I have found that gardeners are wary about using orange. Many think it a bad-taste colour. But it can work on a number of levels at different times of the year. This spring, I grew a lily-flowered, fragrant tulip called ‘Ballerina’. It is described in catalogues as terracotta, not orange, and it is a fantastic tulip that works well in containers or borders, although the thinly textured petals can scorch in hot sun. It performs in the second half of April here.

This year, some of the ‘Ballerina’ tulips poked up through a mound-forming polemonium called ‘Lambrook Mauve’ — by accident not design.

This April-flowering polemonium (or Jacob’s Ladder) is named after Margery Fish’s garden at South Petherton, Somerset.

It is a sterile form which bears masses of lavender-blue flowers over many weeks —reaching roughly 18 inches (45 cm) and it flowers in April. Each flower has an orange-yellow eye and the two enhanced each other — ‘Lambrook Mauve’ seemed bluer and the tulips looked more vibrant.

Orange deepens blue and it works in every season. I always conspire to grow my shimmering Helenium ‘Sahin’s Early Flowerer’ with Agastache ‘Blue Fortune’. Both plants are about a metre high, and both award-winning perennials conveniently flower together — usually in July.

You could use a moveable pot of true-blue agapanthus close to orange flowers as well, or add the burnished orange Crocosmia masoniorum behind the summer-flowering blue Aster x frikartii ‘Monch’.

This year’s Chelsea Flower Show and a visit to Derry Watkin’s Special Plants near Bath (01225 891686/ www.specialplants.com) taught me another thing about orange.

It makes sombre dark-purple and moody blacks more dramatic. So the flat-looking tulip ‘Queen of Night’ glowered more strongly when it was floating over the frilly, double orange geum ‘Princes Juliana’ in Derry’s garden.

You could equally well use the flame-topped Euphorbia griffithii ‘Fireglow’ or the slightly shorter ‘Dixter’ in shade. Or if the position is sunnier, there are now bright-orange perennial wallflowers and they include Erysimum ‘Apricot Twist’.

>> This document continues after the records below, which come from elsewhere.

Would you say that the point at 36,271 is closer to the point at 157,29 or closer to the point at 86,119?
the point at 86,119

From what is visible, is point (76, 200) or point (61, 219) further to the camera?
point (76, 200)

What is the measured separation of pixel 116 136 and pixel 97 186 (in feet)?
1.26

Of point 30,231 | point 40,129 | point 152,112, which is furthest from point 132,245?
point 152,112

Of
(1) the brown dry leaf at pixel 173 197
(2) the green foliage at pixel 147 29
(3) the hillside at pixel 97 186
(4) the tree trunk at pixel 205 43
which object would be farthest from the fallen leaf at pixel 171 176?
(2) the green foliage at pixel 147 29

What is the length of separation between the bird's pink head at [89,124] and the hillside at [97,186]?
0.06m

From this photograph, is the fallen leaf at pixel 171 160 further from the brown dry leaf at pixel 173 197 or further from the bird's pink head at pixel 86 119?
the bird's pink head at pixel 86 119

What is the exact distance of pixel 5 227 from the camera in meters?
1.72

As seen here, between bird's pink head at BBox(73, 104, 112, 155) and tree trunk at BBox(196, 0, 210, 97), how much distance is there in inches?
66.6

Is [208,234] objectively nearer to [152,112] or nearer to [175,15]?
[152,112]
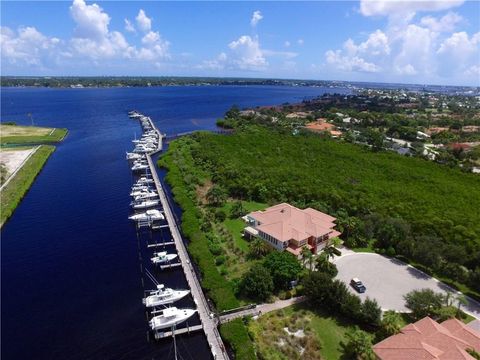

The Chelsea show gardens always rely on several stalwarts including the black-leaved cow parsley, Anthriscus sylvestris ‘Raven’s Wing’ and the dusky Aquilegia vulgaris ‘Ruby Port’. Several gardens and stands added a blaze of orange and turned these two monochrome plants into technicolour.

The Hardy Plant Society’s brilliant stand at this year’s Chelsea achieved a Gold Medal. The star-arranger was Sue Ward. Sue gardens at 53 Ladywood in Eastleach in Hampshire and her garden opens under the NGS ‘yellow book’ scheme (tel 023 8061 5389).

Sue majored on orange foliage and tutored me in the art of placing those flame-coloured, shade-loving heucheras, the ones that I buy but fail to use well. Heuchera ‘Tiramasu’, which starts off yellow and turns flame-orange, was placed next to an orange epimedium labelled Asiatic hybrid. ‘Marmalade’, a ruffled rich-orange heuchera, set off the flowers of Epimedium x wushanense ‘Caramel’. ‘Peach Flambe’ picked up the pink-eyed terracotta Verbascum ‘Cotswold Beauty’.